Subjects’ ability to perform tasks of daily living was assessed within the two commonly recognized domains of activities of daily living (ADLs) and instrumental activities of daily living (IADLs). ADLs include the following 6 activities: eating, dressing, bathing, toileting, getting in and out of bed, and mobility inside own residence. ADLs were considered impaired if the subject reported difficulty performing or receiving help with any of the above 6 activities. IADLs include the following 5 activities: cooking, grocery shopping, taking medications, managing money, and using the telephone. IADLs were considered impaired if the subject reported difficulty performing or receiving help with any of the above 5 activities.
An informal caregiver was defined as a family member or unpaid relative with no organizational affiliation who provided in-home care to the respondent. Data recorded for the caregiver included gender and relationship to the respondent. The number of hours per week of informal caregiving was calculated using the average number of days per week and the average number of hours per day that the subject reported receiving informal care in the past month. The hours of caregiving were averaged across all subjects, including those who did not receive any caregiving.

=== EXERCISE SET ===
a - From the passage on daily living and informal caregiving, list the six activities counted as activities of daily living (ADLs).
b - Write the next paragraph of the passage on daily living and informal caregiving, picking up after its final sentence.
None of the lines that follow are needed for these tasks.

=== EXTRACTED DATA ===
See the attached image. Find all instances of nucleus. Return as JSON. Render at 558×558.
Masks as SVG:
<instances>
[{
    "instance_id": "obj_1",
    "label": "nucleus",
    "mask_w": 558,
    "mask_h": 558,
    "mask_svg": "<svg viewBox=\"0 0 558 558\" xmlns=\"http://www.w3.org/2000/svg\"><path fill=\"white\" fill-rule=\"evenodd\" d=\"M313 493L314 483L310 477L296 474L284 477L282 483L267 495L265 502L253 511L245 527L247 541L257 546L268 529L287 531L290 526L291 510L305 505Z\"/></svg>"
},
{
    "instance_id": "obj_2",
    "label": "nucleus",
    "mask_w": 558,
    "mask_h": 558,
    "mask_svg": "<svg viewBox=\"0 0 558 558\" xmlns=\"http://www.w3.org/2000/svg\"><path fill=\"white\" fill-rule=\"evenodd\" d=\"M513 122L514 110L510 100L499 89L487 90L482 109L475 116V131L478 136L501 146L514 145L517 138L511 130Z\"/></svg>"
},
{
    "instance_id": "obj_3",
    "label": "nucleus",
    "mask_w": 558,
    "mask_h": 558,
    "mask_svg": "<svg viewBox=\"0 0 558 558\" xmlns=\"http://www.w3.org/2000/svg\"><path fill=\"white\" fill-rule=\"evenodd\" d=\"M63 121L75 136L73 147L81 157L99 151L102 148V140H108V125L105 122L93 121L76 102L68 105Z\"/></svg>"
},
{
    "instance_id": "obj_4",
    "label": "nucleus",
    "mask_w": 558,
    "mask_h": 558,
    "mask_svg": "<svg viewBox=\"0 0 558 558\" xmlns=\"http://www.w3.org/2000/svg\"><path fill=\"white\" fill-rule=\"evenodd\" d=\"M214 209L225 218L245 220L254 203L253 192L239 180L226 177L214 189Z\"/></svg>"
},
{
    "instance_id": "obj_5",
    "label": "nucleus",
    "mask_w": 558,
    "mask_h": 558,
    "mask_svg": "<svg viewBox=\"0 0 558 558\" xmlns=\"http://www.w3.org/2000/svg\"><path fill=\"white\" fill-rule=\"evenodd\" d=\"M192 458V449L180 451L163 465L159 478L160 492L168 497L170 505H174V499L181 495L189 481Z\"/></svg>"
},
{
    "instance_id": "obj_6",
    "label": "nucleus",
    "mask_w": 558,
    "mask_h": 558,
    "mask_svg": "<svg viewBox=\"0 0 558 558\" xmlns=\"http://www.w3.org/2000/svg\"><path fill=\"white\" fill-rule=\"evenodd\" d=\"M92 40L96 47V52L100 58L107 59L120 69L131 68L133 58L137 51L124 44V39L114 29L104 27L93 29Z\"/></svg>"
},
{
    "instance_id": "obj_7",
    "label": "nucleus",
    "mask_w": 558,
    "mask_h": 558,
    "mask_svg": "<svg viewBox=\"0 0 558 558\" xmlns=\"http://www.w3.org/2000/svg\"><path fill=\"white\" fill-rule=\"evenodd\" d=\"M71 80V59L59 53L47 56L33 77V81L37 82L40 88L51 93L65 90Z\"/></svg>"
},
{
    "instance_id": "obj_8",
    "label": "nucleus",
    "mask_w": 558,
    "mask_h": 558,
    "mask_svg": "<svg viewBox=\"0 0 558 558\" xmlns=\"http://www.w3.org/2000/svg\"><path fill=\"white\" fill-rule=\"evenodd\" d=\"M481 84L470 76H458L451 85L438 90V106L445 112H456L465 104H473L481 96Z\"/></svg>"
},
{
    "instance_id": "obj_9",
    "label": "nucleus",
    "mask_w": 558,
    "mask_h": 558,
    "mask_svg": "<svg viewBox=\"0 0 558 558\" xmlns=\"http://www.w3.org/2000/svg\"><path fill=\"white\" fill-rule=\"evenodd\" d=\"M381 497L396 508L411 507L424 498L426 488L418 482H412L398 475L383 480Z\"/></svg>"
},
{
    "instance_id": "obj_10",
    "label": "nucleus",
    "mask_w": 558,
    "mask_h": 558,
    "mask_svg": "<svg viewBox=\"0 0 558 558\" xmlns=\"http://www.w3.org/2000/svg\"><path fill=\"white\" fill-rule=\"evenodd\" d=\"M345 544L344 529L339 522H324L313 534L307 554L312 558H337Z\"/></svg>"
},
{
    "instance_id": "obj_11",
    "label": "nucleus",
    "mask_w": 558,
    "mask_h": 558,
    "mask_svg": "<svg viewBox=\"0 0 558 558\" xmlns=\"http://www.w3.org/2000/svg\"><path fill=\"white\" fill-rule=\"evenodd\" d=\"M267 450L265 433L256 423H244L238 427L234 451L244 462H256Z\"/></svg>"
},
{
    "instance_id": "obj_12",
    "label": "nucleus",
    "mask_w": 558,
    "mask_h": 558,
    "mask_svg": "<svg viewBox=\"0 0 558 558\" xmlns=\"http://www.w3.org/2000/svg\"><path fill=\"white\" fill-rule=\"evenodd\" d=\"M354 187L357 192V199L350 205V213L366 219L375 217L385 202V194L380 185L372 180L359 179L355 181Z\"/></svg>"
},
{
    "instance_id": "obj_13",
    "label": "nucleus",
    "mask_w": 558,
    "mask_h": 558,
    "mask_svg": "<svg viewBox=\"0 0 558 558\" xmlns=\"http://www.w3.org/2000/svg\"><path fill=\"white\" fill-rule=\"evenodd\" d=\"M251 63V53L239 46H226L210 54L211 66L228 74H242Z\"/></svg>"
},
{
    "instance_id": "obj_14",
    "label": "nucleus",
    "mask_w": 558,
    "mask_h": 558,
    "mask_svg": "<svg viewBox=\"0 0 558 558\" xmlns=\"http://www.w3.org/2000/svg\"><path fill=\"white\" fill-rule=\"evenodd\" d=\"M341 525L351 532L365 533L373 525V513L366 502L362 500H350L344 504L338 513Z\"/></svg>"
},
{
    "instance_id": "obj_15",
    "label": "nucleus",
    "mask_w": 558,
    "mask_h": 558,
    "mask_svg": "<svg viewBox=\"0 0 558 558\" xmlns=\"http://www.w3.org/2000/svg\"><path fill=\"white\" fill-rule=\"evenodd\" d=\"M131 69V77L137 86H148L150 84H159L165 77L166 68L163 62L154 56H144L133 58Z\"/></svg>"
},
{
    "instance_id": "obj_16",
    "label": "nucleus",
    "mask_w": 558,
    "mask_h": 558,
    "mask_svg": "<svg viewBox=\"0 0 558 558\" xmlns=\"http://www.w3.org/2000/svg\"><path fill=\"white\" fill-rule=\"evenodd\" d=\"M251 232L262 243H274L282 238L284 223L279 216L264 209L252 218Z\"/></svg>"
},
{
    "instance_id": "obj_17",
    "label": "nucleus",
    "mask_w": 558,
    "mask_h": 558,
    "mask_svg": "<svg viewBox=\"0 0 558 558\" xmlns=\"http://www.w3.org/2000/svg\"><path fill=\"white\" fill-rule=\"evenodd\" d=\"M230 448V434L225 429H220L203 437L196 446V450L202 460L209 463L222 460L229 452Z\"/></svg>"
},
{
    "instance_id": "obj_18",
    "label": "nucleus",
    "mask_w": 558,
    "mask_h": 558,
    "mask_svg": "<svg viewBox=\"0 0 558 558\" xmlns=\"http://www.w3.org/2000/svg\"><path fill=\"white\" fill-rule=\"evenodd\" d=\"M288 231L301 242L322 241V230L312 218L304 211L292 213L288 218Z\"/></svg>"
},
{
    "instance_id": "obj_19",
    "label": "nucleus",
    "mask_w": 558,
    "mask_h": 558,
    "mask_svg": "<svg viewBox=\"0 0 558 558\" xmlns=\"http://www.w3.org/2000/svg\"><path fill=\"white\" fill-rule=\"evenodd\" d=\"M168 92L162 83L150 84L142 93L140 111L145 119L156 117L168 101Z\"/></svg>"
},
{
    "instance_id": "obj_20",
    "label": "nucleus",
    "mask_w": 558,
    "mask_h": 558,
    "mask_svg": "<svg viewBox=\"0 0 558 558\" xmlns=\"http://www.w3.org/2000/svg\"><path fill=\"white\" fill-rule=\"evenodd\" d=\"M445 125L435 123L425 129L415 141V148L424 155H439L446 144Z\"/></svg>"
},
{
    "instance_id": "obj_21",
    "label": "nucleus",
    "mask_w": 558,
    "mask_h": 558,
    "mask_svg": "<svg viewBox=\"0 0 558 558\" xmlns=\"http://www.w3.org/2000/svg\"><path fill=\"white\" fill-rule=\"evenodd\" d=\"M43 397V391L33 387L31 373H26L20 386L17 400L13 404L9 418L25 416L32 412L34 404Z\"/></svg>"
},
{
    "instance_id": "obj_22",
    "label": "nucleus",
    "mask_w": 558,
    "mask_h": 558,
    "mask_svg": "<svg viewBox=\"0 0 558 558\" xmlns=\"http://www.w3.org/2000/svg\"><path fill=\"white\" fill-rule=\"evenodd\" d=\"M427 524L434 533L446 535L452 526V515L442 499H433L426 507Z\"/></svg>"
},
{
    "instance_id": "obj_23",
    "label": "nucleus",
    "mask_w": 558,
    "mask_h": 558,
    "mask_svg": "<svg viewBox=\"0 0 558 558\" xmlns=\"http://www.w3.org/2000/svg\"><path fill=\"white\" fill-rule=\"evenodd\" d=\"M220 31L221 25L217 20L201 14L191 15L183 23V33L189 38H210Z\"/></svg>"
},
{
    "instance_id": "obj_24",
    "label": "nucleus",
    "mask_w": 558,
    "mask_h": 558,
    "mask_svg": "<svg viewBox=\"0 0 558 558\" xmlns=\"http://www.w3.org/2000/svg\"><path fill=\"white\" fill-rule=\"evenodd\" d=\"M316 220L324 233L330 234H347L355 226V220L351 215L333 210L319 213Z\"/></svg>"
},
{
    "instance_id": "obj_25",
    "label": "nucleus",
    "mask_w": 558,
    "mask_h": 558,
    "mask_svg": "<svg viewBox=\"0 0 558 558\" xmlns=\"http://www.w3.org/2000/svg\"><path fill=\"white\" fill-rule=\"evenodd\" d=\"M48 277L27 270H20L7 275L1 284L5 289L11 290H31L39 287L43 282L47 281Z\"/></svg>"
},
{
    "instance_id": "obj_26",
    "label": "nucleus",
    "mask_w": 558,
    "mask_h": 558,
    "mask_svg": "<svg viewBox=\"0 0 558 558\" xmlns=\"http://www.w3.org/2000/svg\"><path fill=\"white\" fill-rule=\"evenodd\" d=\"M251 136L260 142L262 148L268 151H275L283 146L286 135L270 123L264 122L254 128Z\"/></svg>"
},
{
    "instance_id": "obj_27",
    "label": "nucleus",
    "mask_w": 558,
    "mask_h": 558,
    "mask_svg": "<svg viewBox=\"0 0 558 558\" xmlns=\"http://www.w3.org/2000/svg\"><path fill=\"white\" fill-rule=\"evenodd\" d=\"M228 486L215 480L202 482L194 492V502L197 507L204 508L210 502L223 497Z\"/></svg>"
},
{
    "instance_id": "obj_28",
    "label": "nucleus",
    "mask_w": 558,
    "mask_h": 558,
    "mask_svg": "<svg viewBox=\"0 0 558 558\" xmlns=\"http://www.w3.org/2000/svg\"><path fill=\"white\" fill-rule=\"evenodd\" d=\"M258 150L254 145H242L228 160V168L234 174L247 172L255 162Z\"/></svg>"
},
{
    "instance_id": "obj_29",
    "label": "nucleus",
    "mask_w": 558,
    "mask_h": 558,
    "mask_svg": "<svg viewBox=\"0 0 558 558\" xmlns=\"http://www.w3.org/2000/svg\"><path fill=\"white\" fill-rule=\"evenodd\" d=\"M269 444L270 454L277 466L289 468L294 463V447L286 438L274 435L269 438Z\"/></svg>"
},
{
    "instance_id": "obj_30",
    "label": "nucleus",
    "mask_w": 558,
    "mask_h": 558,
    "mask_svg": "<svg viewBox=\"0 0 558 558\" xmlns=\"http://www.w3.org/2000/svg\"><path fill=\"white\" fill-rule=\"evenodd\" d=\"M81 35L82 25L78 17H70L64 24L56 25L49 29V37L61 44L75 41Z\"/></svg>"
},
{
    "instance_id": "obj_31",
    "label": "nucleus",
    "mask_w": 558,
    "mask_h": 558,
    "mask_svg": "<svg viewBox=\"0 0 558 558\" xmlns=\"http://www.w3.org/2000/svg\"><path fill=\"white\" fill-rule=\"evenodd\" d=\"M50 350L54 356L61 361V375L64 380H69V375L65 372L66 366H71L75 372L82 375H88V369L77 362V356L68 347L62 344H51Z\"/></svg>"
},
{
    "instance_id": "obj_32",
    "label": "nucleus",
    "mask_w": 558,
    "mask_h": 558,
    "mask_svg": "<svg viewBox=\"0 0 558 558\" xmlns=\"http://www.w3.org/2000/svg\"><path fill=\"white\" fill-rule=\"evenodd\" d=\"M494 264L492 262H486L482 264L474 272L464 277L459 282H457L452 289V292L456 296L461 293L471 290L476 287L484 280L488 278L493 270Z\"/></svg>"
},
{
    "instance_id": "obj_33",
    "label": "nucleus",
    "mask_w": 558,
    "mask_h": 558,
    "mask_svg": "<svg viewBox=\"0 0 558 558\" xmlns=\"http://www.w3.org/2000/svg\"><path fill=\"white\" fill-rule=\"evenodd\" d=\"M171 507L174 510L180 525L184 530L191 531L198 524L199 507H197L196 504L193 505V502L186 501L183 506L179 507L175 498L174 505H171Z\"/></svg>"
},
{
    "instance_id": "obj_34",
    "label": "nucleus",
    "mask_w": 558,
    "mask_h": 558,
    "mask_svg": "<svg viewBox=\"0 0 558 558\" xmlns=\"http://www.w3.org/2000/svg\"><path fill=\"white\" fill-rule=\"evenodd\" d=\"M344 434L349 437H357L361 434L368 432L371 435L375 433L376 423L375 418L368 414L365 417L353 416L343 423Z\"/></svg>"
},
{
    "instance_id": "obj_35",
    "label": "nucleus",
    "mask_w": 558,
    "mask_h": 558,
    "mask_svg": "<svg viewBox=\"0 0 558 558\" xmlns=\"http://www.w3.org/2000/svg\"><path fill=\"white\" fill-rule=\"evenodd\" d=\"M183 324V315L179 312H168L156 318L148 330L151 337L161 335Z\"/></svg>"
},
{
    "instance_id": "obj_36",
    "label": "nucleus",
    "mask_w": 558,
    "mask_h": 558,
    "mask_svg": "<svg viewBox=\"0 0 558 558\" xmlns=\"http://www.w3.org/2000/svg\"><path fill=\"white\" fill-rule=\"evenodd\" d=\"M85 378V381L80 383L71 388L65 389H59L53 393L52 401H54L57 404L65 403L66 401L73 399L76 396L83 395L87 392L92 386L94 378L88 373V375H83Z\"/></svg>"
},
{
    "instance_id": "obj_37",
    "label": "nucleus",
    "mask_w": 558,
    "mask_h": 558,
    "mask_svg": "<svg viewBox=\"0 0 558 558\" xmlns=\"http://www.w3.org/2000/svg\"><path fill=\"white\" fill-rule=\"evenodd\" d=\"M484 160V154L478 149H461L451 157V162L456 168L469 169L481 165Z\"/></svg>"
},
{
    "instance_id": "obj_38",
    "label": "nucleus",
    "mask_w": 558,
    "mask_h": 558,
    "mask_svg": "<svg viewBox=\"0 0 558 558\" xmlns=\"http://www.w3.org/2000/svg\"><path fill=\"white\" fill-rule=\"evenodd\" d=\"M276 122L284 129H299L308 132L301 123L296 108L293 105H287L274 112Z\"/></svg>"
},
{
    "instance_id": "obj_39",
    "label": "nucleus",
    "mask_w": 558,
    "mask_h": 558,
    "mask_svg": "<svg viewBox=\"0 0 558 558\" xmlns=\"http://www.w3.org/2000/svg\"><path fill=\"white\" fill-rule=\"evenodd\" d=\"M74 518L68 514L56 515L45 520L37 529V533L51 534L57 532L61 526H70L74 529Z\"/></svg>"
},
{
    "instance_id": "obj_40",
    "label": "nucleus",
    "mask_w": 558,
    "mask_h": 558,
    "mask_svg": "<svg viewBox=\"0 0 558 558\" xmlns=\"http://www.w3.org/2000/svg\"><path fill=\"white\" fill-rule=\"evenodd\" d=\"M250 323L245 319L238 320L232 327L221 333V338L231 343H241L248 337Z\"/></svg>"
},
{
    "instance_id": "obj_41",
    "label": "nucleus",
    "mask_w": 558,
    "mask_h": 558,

=== RESULTS OF THE TASKS ===
a - eating, dressing, bathing, toileting, getting in and out of bed, mobility inside own residence

b -
Demographic data included gender, age, race, ethnicity, living situation (married, unmarried living with others, unmarried living alone), presence of children that live within 10 miles, years of education, insurance other than Medicare/Medicaid, and household net worth.
Cost of informal care
The annual cost of informal caregiving can be estimated using opportunity cost, which accounts for the cost of hours sacrificed by the informal caregiver in order to care for a patient by applying a market wage rate to caregiving activities (19,20). Opportunity cost can be estimated using the wage of an equivalent service, such as that of a home health aide. The yearly opportunity cost of informal caregiving for individuals with cirrhosis was estimated by multiplying the median hourly national wage for a home health aide ($9.85) (21) × the weekly hours of informal caregiving × 52 (weeks per year). Upper and lower bound cost estimates for informal caregiving were created using 10th and 90th percentile hourly wage for a home health aide, respectively (10th percentile: $7.67; 90th percentile: $14.13). Cost estimates were averaged across all subjects, including those who did not receive any caregiving.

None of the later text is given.